WORK TO DO:
1 – Using the post on Viacom and iFilm, answer each question below on its own line:
(a) What event did the infringing iFilm videos reported by Ars show?
(b) What does the DMCA require a site to do with users deemed to be repeat infringers?
(c) Whose permission does the writer ask whether dhammond got before putting clips of his appearance on iFilm?
2 – Retype the passage of the iFilm post starting at "Since the Viacom" and ending at "on its site.".

START ARTICLE

Tuesday, March 20, 2007

Hypocrisy and iFilm

Since the Viacom lawsuit against YouTube is primarily an attack on the DMCA, whether its notice and takedown procedure is too burdensome on copyright owners, it's interesting to note that the DMCA protects Viacom's online video sites as much as it protects YouTube.

Only days after Viacom sued YouTube, many people have said "Hey, wait a minute. What about iFilm?" iFilm after all is a video hosting site much like YouTube and one of the destinations to which Viacom is trying to funnel people so they can watch the $1 billion worth of Daily Show and Colbert Report clips they were previously watching on YouTube. The funny thing is that for all of Viacom's bemoaning that YouTube is not following the law, the fact is that Viacom would be equally culpable for infringing videos on its site.

Ars reports today that there are infringing videos on iFilm, specifically video from the Knicks-Nuggets brawl earlier this season. If these videos are up without the permission of the rights holder, than it certainly appears the Viacom is asking a court to hold YouTube to a standard that it doesn't adhere to even on its own site. Quite damning indeed.

However, some red flags arise with the Ars story. I spent much of yesterday searching through iFilm for infringing videos and came across a few curious observations. First, videos on the site indicate the user that submitted the video, but the videos that Ars points to don't have a user name attached. This leads me to believe that a clip uploaded by iFilm itself doesn't include the user identification, as can be seen by this clip from the Office (which I presume Viacom has the right to put up). If that's not the case, then I wonder why the NBA clips don't have a user id. The DMCA requires a site to bar users deemed to be repeat infringers, a duty that gets complicated if you can't track down what your users upload.

In some of the clips I can across that I found suspect (and also some of the more interesting clips), they seemed to be uploaded by iFilm insiders. This montage of 80's cartoons is a classic example of benign infringement, technically copyright infringement without any real harm because it doesn't really hurt the copyright owner, was uploaded by the user dhammond. After some snooping, I'm confident that this dhammond is this Doug Hammond, who appears to work for iFilm and has appeared on TV promoting iFilm and its zany video clips. What about all his videos? Did he get permission from Maury Povich before putting clips of his appearance on iFilm? What about the cartoon montage and his other clips? Plus, what does it say about a video sharing site (one that is supposed to "compete" with YouTube) when employees masquerade on the site as regular users?

If it turns out that iFilm employees are posting infringing material, iFilm would certainly be liable for the infringement and would be a bad act, possibly even opening iFilm up to liability for inducing others to infringe copyright.

END ARTICLE
START GIVEN DATA

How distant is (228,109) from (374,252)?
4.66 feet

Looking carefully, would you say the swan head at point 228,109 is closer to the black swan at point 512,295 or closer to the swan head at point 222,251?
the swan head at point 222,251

END GIVEN DATA

SOLUTIONS BY TASK:
1 –
(a) The Knicks-Nuggets brawl earlier this season.
(b) Bar them.
(c) Maury Povich's.

2 –
Since the Viacom lawsuit against YouTube is primarily an attack on the DMCA, whether its notice and takedown procedure is too burdensome on copyright owners, it's interesting to note that the DMCA protects Viacom's online video sites as much as it protects YouTube.

Only days after Viacom sued YouTube, many people have said "Hey, wait a minute. What about iFilm?" iFilm after all is a video hosting site much like YouTube and one of the destinations to which Viacom is trying to funnel people so they can watch the $1 billion worth of Daily Show and Colbert Report clips they were previously watching on YouTube. The funny thing is that for all of Viacom's bemoaning that YouTube is not following the law, the fact is that Viacom would be equally culpable for infringing videos on its site.